Constance’s grin was like a beam of sunshine breaking through the monsoon. “Do you really think so? I mean—I agree with you, but it’s still nice to hear someone else say it.”

An answering smile tugged irresistibly at Neil’s lips. “I’ll say it as often and as loudly as you like,” he vowed—and found to his surprise that he meant it.

Her eyes narrowed playfully. “Do you need me to tell you that you can be both a scholar and a little magical?”

Neil grimaced as a wave of familiar discomfort washed over him. “I’m not sure I’m ready to hear that yet. I still wish the whole thing had never come up back in the village. It’s only going to make everyone think I can do something that I can’t. I don’t really do it at all.
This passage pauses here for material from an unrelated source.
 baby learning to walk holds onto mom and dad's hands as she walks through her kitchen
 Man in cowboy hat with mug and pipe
It just… happens.”

“Well, if it’s happening at all, it sounds to me like you’re halfway there,” Constance concluded authoritatively.

A low rumble of thunder echoed through the trees. Jignesh leaned over the path above them, his amber eyes bright in his weathered face. “Up! Quick!”
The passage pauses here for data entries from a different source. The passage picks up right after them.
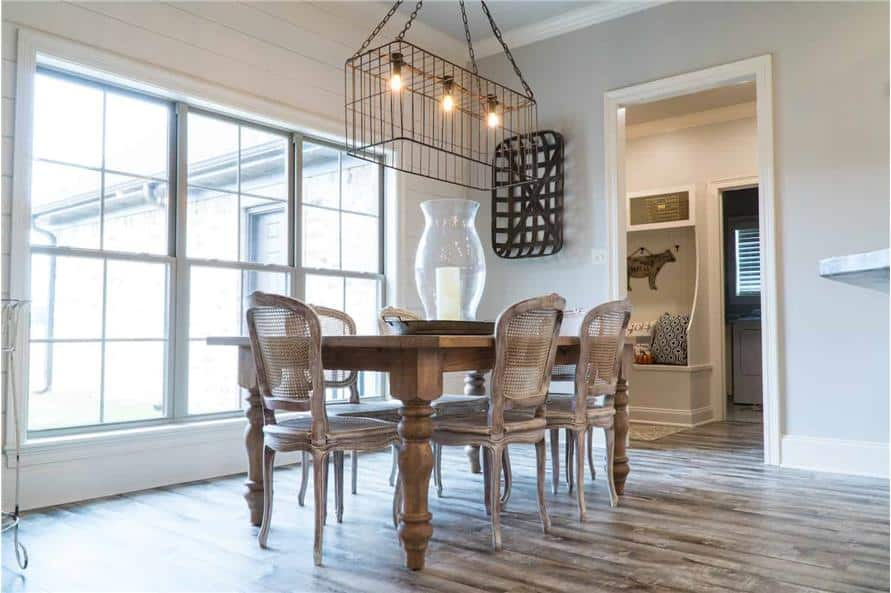 Natural light from the large window brightens the dining room. It has an industrial chandelier and a wooden dining table surrounded by distressed white chairs.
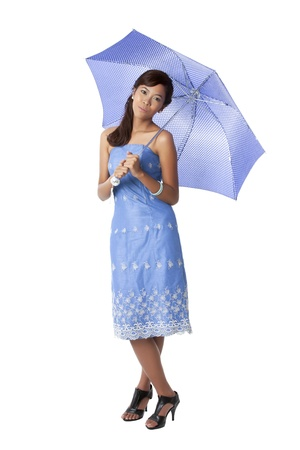 Portrait of a lovely lady in a dress holding a blue umbrella while standing on a white background Stock Photo
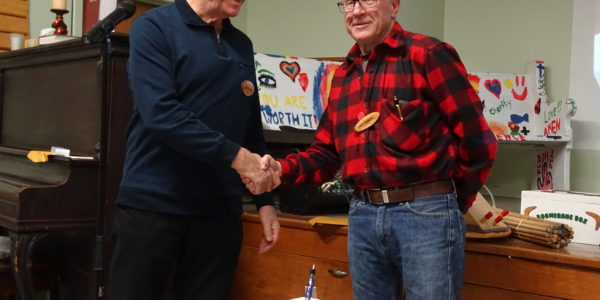 Wayne Pye [L] received pen from Dave Roberts [R]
Neil offered Constance a hand and helped her scramble up the last of the climb.

They emerged at the top of the ridge, where the forest gave way to a flat, rocky plateau accented by tufts of grass and scrubby bushes. At the end of it, a natural arrow of land jutted from the peak, pointing slightly northeast.

The point was topped by a stubby column of stone roughly Neil’s height. The surface of the monument was round at the top and smoothly polished.
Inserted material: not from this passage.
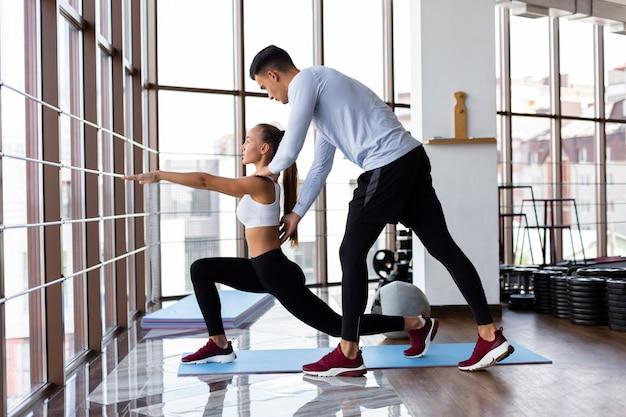 Мужчина помогает женщине с ее тренировкой Бесплатные Фотографии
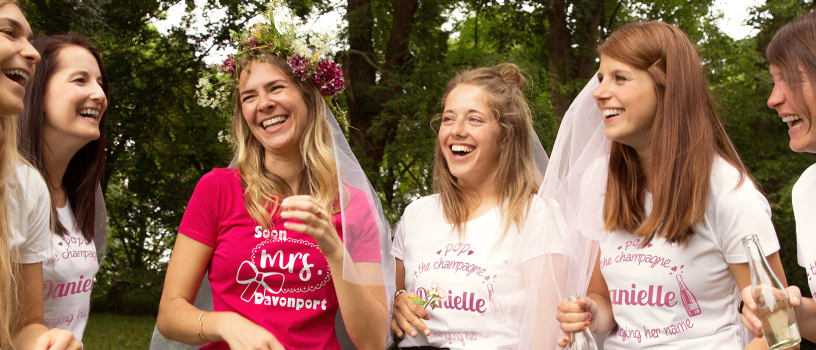 Friends enjoying a hen party in customised T-shirts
Subhas stood beside it. The law student had pulled off his shirt, tucking it into the back of his trousers. The strap for his Enfield crossed over the objectively well-defined musculature of his torso.

“Hmm,” Constance mused.

“What’s that?” Neil asked.

“Just admiring the scenery,” she returned blandly. “But isn’t this a Shiva stone?”

“Of course, it is!” Neil exclaimed, scholarly fervor kicking into gear. “It’s a lingam, one of Shiva’s sacred symbols. Shiva is known as the Supreme Lord and Destroyer—but also Nataraja, the Lord of the Dance. Join the Lord of the Dance!”

Neil punctuated the remarks with eager jabs at the smooth, polished pillar—and then caught himself at Subhas’s dry look. “But you must have already known that.”

“Where are we supposed to go next?” Subhas asked.

“Let his shadow lead you to the ruins of the most loyal kingdom,” Constance recited.

Subhas’s haughty expression flickered with uncomfortable emotion—and he glanced to the south.

Neil followed the look to where a pale stone needle pierced the canopy. It emerged from the trees like a finger of bone, hugged by the ridge that circled the cupped hand of a broad, forested depression.

His blood thrummed with rising excitement.

“That pillar must be at least forty feet tall to break through the canopy. Carved from a single piece of stone, I should expect, or it wouldn’t have remained intact without regular maintenance.

” He whirled back to face Constance and Subhas.

“Don’t you realize what this means? A monument like that wouldn’t be isolated in the middle of the wilderness.

There would need to be access to quarries.

Engineers. Laborers. Ritual or civic centers that justified an immense architectural undertaking. ”

“It’s a city,” Subhas returned flatly.

The words sparked an overwhelming sense of wonder.

An entire city hidden in the deep forest, untouched for centuries. It would be rife with knowledge about India’s past, just waiting to be painstakingly uncovered.

Neil was unable to keep the eagerness from his voice. “You’ve been to it?”

Subhas’s expression hardened. “No.”

“Why not?”

“We don’t go down there.”

The assertion was so surprising, Neil found it hard to absorb. “But don’t you want to know what’s there?”

Subhas’s voice snapped with anger. “And what good do you think that would do us? Should the Adrija submit a paper on it to the Royal Geographical Society?”

His voice dripped with sarcasm. Neil’s billowing excitement about the promise of the pillar abruptly popped, leaving behind an unexpected uncertainty.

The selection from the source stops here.